You'll need Node.js 6 installed, and having run npm install first. The supervisor runs on Node 6.13.1, so using that specific version will ensure tests run in the same environment as production.

Contributing

If you're interested in contributing, that's awesome!

Here's a few guidelines to make the process easier for everyone involved.

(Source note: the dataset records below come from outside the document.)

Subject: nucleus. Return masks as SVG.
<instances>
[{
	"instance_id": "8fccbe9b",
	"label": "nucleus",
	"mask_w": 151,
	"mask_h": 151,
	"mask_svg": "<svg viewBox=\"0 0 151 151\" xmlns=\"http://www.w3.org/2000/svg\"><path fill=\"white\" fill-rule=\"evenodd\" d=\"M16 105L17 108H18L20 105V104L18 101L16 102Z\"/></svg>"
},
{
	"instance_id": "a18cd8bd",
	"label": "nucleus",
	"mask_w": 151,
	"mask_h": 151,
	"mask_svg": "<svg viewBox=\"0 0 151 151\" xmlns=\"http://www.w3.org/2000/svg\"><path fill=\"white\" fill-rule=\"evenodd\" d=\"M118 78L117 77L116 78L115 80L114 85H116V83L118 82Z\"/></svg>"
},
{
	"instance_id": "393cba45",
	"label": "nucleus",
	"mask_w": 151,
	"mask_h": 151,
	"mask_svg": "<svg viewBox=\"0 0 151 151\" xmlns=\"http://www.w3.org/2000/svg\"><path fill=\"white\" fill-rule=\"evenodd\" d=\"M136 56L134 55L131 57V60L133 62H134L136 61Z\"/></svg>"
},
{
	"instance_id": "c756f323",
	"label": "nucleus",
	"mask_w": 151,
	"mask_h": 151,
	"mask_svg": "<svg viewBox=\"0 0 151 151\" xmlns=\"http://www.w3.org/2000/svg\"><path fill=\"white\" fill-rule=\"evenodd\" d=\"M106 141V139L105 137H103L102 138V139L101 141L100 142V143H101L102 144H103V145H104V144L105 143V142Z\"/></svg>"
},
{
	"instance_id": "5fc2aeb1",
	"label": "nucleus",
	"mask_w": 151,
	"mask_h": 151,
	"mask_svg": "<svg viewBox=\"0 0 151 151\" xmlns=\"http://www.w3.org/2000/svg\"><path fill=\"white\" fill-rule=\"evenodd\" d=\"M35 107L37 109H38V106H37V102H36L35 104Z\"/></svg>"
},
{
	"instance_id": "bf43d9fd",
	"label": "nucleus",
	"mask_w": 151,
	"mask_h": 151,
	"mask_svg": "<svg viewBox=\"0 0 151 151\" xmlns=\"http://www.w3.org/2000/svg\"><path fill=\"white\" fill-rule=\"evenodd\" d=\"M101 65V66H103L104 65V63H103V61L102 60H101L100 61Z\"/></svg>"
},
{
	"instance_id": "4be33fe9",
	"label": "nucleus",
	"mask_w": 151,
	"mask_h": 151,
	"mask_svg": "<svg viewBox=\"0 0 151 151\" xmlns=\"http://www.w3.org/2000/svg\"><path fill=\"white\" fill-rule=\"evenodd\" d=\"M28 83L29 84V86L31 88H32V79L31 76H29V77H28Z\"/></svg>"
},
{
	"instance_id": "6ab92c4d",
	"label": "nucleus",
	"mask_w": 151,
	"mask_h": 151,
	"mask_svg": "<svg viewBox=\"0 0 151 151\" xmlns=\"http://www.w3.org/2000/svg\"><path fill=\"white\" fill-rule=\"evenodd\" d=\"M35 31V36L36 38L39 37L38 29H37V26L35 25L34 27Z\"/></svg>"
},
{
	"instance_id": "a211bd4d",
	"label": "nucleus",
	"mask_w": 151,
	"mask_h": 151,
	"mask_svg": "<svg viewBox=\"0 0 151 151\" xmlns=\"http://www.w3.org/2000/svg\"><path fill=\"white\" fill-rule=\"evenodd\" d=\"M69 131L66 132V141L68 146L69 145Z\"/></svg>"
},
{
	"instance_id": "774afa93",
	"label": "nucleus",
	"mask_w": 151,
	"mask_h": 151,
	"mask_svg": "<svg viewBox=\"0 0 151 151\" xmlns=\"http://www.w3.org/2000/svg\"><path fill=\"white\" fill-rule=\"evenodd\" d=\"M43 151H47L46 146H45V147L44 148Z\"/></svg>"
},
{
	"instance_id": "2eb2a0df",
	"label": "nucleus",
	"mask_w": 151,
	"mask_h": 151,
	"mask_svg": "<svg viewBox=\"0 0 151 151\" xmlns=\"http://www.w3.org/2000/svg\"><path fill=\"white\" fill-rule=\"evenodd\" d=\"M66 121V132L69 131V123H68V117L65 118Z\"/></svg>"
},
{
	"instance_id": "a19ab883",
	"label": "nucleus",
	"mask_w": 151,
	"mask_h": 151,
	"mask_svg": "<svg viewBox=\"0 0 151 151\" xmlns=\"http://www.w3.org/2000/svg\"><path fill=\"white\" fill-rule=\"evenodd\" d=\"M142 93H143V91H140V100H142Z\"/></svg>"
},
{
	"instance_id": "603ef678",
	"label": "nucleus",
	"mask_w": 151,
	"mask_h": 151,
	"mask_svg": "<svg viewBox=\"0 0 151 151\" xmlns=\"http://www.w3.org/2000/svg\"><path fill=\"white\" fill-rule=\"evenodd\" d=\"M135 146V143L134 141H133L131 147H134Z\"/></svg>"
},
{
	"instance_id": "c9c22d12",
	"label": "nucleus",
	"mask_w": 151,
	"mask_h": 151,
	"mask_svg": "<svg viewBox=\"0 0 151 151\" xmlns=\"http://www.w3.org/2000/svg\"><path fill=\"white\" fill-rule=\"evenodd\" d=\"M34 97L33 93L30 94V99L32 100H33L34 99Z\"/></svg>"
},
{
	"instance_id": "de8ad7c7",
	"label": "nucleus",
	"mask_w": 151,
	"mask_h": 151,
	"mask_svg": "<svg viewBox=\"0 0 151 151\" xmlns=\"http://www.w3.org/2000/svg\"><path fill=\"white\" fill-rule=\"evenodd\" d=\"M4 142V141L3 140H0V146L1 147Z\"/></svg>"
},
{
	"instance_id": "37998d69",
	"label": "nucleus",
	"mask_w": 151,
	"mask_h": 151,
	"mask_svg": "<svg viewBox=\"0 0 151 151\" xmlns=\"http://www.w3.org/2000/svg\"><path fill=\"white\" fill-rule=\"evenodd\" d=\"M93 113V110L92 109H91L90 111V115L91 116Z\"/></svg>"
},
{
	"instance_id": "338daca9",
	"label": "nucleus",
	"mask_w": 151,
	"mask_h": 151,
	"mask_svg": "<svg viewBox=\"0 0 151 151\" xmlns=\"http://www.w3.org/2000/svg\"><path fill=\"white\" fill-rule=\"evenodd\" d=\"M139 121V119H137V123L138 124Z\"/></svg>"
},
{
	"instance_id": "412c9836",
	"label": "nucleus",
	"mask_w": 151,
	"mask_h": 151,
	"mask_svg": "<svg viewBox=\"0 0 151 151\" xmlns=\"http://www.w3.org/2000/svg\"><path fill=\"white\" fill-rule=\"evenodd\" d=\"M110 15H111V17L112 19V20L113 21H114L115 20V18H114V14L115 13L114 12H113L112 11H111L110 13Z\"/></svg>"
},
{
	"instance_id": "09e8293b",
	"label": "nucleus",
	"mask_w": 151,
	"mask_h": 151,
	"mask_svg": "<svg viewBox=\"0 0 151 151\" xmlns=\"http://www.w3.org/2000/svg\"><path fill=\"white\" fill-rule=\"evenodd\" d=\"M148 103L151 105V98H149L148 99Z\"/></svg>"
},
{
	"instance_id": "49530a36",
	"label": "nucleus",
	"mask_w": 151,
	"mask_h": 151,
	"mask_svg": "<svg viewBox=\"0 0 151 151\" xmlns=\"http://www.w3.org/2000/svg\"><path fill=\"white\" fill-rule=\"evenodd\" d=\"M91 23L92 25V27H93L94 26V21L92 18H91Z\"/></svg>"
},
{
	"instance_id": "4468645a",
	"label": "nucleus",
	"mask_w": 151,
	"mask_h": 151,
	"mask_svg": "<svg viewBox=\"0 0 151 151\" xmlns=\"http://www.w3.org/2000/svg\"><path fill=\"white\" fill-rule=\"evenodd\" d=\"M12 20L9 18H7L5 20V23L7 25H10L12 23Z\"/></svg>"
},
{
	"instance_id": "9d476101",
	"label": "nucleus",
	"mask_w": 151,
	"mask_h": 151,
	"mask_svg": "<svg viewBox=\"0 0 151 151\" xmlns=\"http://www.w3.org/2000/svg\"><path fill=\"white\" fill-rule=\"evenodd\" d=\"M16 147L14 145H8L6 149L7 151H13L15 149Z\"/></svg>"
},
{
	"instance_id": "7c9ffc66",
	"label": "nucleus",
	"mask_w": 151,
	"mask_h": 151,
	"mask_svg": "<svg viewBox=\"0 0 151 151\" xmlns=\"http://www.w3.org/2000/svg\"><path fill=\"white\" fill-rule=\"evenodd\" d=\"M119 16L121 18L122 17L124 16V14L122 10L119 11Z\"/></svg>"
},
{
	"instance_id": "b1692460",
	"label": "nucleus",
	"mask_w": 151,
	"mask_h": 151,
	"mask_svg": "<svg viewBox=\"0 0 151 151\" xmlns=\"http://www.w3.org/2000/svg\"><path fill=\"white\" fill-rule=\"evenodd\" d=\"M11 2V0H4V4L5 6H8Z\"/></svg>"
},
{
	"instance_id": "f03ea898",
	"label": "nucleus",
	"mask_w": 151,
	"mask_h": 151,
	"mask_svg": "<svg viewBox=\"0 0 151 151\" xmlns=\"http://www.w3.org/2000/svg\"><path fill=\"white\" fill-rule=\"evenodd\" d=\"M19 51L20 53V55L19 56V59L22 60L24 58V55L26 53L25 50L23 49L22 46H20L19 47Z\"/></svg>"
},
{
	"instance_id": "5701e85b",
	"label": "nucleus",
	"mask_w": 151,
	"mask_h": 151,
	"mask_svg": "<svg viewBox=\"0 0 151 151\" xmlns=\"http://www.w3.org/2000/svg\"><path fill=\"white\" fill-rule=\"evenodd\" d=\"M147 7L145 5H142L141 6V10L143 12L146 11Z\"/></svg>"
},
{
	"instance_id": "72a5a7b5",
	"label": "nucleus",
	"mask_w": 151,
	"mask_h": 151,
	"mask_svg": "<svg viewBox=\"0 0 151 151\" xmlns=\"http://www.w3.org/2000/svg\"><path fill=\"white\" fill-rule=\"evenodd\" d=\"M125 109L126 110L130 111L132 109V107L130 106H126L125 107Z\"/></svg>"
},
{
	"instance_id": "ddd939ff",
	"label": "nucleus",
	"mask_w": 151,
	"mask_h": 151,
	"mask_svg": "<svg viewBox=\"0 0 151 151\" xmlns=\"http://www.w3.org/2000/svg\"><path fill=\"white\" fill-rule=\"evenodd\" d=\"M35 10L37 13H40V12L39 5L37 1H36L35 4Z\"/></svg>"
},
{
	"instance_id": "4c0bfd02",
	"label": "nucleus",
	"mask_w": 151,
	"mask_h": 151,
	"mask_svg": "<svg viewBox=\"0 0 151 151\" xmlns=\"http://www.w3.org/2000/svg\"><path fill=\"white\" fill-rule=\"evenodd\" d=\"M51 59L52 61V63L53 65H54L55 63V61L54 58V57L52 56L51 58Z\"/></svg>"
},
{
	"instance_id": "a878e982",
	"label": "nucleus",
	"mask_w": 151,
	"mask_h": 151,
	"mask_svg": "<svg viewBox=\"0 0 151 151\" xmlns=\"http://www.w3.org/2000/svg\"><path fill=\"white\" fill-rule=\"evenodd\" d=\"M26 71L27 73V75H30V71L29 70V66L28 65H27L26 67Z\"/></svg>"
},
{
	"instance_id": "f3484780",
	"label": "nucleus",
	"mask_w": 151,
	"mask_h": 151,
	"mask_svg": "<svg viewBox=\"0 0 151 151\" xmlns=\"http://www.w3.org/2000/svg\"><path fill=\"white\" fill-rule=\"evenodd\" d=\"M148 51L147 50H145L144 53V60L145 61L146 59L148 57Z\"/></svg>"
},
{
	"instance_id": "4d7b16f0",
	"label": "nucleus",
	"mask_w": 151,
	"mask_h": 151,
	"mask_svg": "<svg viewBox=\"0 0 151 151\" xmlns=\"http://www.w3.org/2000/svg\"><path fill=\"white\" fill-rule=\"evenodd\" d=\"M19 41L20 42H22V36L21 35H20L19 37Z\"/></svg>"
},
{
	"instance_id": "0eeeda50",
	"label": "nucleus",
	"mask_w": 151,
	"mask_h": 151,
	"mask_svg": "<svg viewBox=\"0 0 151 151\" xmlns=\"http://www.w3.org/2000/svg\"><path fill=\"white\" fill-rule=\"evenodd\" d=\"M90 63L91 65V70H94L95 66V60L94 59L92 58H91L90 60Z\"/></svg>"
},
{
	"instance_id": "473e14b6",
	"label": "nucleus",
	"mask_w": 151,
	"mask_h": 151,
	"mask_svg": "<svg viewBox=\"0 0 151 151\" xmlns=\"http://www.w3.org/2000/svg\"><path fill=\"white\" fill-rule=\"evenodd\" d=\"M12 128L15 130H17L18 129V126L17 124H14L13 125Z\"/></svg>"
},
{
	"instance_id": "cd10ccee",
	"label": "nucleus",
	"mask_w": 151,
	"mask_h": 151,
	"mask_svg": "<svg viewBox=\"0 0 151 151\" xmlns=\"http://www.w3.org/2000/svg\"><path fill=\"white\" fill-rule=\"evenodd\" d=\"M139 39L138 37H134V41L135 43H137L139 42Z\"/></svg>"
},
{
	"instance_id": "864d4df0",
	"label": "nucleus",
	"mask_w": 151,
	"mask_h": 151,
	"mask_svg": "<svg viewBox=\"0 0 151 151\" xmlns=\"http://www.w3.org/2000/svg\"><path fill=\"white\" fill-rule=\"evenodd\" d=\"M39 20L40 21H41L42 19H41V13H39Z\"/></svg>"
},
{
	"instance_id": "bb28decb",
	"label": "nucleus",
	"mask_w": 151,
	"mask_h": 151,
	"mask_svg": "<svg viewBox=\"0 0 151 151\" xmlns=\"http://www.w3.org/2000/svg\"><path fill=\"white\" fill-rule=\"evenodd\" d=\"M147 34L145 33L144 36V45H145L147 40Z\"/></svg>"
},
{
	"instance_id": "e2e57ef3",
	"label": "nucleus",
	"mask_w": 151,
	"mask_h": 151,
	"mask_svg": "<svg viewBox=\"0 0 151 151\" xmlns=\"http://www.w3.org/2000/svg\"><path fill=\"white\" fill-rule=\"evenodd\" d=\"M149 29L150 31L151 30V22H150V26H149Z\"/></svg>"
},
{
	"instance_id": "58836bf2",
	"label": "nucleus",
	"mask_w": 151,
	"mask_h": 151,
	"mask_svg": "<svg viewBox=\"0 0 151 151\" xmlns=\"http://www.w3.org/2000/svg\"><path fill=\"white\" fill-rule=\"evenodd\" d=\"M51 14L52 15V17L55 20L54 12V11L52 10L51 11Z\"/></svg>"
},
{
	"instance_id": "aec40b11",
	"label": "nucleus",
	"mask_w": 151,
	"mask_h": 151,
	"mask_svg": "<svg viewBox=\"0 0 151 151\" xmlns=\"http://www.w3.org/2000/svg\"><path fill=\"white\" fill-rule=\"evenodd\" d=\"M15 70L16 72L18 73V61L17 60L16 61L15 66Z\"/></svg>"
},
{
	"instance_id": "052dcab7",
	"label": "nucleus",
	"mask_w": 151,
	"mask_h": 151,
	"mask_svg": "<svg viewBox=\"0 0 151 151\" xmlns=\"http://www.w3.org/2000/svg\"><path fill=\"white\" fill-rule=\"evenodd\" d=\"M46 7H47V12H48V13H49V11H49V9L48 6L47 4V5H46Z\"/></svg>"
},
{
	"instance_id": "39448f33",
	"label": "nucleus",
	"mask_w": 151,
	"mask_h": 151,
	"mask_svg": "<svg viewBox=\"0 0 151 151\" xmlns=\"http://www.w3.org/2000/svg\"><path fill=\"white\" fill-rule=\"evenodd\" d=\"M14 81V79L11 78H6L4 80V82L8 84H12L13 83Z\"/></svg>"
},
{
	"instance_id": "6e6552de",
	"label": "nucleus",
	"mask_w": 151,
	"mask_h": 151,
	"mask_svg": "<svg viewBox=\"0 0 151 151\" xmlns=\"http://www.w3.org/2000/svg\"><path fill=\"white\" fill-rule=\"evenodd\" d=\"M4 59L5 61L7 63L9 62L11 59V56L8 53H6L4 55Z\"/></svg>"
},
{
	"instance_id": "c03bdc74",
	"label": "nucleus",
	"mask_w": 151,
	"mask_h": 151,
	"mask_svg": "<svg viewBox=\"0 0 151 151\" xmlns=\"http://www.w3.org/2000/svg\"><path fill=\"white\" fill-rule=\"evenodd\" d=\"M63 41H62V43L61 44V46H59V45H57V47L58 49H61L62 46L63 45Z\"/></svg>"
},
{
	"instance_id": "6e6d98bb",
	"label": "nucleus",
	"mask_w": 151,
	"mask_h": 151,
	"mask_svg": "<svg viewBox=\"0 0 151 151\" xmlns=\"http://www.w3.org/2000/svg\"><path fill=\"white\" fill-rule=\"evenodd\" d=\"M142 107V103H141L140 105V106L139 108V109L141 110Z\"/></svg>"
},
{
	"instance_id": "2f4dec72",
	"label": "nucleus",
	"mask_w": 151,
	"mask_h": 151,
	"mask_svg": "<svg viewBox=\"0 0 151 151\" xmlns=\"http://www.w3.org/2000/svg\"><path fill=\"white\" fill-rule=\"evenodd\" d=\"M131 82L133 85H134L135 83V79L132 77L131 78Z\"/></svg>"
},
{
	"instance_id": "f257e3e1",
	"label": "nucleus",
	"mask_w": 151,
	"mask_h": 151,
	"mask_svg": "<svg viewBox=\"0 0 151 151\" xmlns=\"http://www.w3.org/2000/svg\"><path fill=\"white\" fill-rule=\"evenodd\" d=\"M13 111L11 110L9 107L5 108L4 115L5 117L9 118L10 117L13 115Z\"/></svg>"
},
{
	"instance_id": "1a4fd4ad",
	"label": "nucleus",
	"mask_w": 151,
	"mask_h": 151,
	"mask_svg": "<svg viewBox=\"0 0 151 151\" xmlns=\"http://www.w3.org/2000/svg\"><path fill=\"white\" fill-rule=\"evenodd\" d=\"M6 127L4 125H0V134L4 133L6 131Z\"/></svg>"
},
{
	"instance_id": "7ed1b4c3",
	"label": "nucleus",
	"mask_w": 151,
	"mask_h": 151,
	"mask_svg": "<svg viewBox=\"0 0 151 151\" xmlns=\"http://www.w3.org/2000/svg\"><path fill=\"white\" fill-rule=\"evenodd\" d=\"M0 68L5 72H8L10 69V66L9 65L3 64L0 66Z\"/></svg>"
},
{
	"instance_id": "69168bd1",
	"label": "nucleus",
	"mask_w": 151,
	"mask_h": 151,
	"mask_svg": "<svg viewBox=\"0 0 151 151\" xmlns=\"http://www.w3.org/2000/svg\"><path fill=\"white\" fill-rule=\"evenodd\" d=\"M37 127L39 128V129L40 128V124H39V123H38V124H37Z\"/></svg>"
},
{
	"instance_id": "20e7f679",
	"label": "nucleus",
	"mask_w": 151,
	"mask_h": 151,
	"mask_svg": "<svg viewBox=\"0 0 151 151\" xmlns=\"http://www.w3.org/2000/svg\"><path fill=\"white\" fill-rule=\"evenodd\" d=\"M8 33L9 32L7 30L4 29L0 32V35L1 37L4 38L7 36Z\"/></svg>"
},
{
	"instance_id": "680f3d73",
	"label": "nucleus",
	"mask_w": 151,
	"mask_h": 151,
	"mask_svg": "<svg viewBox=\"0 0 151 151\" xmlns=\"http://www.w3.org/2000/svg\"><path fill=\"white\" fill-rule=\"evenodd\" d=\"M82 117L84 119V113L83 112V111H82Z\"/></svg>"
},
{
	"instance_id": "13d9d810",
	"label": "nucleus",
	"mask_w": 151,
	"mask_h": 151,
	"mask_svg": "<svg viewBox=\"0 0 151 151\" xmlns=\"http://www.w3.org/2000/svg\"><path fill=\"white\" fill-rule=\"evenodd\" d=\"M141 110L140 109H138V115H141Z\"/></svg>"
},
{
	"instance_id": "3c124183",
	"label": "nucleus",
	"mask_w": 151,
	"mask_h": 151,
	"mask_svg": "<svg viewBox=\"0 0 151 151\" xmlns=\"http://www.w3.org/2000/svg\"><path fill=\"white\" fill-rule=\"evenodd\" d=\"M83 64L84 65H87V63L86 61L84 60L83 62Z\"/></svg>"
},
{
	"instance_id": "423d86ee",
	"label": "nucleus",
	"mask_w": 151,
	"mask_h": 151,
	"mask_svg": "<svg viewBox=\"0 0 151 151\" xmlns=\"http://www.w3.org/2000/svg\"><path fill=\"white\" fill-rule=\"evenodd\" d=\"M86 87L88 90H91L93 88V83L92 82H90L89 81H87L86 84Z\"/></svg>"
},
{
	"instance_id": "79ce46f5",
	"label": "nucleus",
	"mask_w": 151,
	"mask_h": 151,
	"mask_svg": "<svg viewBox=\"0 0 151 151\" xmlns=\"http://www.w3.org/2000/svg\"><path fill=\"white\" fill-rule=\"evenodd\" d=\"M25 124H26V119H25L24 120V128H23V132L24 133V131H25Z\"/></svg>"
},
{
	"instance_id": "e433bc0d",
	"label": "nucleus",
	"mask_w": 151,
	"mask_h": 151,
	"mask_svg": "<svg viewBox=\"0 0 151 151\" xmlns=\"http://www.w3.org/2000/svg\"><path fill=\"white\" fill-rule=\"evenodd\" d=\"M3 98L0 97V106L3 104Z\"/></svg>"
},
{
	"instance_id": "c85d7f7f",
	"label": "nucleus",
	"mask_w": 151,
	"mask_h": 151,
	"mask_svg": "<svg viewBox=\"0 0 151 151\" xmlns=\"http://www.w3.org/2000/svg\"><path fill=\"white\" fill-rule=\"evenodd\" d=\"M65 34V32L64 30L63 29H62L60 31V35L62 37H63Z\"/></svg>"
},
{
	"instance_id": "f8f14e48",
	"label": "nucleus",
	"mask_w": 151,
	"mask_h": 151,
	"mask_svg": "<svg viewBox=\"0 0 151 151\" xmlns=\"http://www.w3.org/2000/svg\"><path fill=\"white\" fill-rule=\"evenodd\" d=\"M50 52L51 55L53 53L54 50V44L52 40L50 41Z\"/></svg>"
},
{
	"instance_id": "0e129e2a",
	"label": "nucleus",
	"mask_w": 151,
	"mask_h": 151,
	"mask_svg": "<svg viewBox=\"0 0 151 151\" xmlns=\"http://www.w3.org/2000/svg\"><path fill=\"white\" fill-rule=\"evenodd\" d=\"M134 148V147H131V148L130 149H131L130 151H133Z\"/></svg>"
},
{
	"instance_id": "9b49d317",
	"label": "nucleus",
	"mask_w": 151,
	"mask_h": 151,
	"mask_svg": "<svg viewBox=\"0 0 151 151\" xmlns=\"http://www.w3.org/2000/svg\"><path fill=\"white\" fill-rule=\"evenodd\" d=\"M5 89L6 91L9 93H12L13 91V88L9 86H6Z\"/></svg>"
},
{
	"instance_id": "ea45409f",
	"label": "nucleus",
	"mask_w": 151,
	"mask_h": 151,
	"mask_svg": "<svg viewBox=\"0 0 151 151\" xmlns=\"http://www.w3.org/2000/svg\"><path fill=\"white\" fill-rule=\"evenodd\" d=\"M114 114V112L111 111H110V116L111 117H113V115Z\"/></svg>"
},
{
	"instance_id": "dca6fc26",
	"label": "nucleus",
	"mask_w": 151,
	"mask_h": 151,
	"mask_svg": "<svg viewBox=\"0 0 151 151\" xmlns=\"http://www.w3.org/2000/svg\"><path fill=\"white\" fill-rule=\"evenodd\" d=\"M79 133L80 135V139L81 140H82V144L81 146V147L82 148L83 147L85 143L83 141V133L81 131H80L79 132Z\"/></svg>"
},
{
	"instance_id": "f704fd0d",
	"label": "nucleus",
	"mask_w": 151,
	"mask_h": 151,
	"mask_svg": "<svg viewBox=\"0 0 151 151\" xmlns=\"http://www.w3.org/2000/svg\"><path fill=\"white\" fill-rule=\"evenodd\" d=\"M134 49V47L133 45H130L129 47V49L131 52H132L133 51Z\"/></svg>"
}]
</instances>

  • Every PR should have an associated issue, and the PR's opening comment should say "Fixes #issue" or "Closes #issue".
  • We use Versionist to manage versioning (and in particular, semantic versioning) and generate the changelog for this project.
  • At least one commit in a PR should have a Change-Type: type footer, where type can be patch, minor or major. The subject of this commit will be added to the changelog.
  • Commits should be squashed as much as makes sense.
  • Commits should be signed-off (git commit -s)

License

Copyright 2015 Rulemotion Ltd.

Licensed under the Apache License, Version 2.0 (the "License"); you may not use this file except in compliance with the License. You may obtain a copy of the License at

http://www.apache.org/licenses/LICENSE-2.0

Unless required by applicable law or agreed to in writing, software distributed under the License is distributed on an "AS IS" BASIS, WITHOUT WARRANTIES OR CONDITIONS OF ANY KIND, either express or implied. See the License for the specific language governing permissions and limitations under the License.